Both Spark Streaming on HDInsight and Databricks open up the options for configurability and are possibly more suited to an enterprise level data platform, allowing us to use languages such as Scala/Python or even Java for the processing in the middle. The use of these options also allows us to integrate Kafka (an open source alternative to EventHubs) as well as HDFS, and Data Lake as inputs. Scalability is determined by the cluster sizes and the support for other events mentioned above is also included. These options also give us the flexibility for the future, and allow us to adapt moving forward depending on evolving technologies. They also come with the benefit of Azure network security support so we can peer our clusters onto a virtual network.

Lastly – I wouldn’t personally use this but we can also use Functions to achieve the same goal through C#/Node.js. This route however does not include support for those temporal/windowing/late arrival events since functions are serverless and act on a per execution basis.

In the following blog, I’ll be looking at Spark Streaming on Databricks (which is fast becoming my favourite research topic).
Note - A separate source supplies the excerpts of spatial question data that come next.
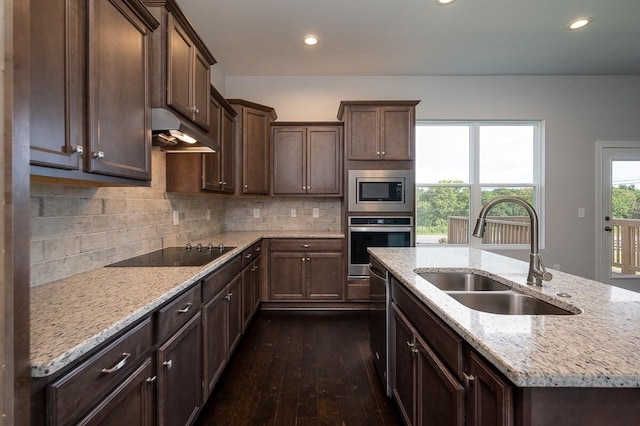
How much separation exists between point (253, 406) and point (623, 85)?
19.3 ft

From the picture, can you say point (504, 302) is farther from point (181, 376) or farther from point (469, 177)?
point (469, 177)

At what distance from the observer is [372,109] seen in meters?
Answer: 3.64

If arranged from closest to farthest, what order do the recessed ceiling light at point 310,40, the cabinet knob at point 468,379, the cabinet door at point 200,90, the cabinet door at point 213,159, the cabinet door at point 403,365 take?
the cabinet knob at point 468,379, the cabinet door at point 403,365, the cabinet door at point 200,90, the cabinet door at point 213,159, the recessed ceiling light at point 310,40

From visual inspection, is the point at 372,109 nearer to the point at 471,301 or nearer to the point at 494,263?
the point at 494,263

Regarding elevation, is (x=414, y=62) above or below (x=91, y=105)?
above

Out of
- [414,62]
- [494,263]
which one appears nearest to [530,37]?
[414,62]

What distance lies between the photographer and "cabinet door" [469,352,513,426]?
74 centimetres

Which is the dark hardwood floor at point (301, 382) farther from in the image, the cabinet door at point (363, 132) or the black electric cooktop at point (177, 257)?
the cabinet door at point (363, 132)

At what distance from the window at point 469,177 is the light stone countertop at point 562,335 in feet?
9.35

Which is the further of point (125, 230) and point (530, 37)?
point (530, 37)

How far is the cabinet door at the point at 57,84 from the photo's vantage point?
97 centimetres

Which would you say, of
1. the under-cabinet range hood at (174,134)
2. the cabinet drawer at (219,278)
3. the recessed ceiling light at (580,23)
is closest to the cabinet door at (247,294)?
the cabinet drawer at (219,278)

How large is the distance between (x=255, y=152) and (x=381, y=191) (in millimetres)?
1583

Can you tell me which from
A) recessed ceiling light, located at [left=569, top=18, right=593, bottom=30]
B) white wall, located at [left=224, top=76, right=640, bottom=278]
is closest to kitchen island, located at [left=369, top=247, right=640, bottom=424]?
recessed ceiling light, located at [left=569, top=18, right=593, bottom=30]
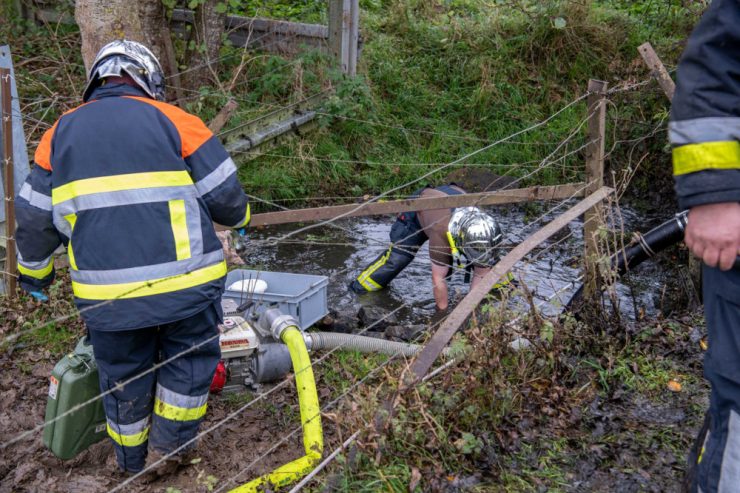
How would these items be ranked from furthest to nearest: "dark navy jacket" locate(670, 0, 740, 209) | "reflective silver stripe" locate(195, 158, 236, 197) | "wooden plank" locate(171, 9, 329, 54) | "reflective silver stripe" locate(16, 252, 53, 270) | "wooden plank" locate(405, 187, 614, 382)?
1. "wooden plank" locate(171, 9, 329, 54)
2. "reflective silver stripe" locate(16, 252, 53, 270)
3. "reflective silver stripe" locate(195, 158, 236, 197)
4. "wooden plank" locate(405, 187, 614, 382)
5. "dark navy jacket" locate(670, 0, 740, 209)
A good place to start this is to understand the structured streaming model which I’ve seen a documented a few times now. Essentially treating the stream as an unbounded table, with new records from the stream being appended as a new rows to the table. This allows us to treat both batch and streaming data as tables in a DataFrame, therefore allowing similar queries to be run across them.




At this point, it will be useful to include some code to help explain the process. Before beginning its worth mounting your data sink to your databricks instance so you can reference it as if it were inside the DBFS (Databricks File System) – this is merely a pointer. For more info on this, refer to the databricks documentation here. Only create a mount point if you want all users in the workspace to have access. If you wish to apply security, you will need to access the store directly (also documented in the same place) and then apply permissions to the notebook accordingly.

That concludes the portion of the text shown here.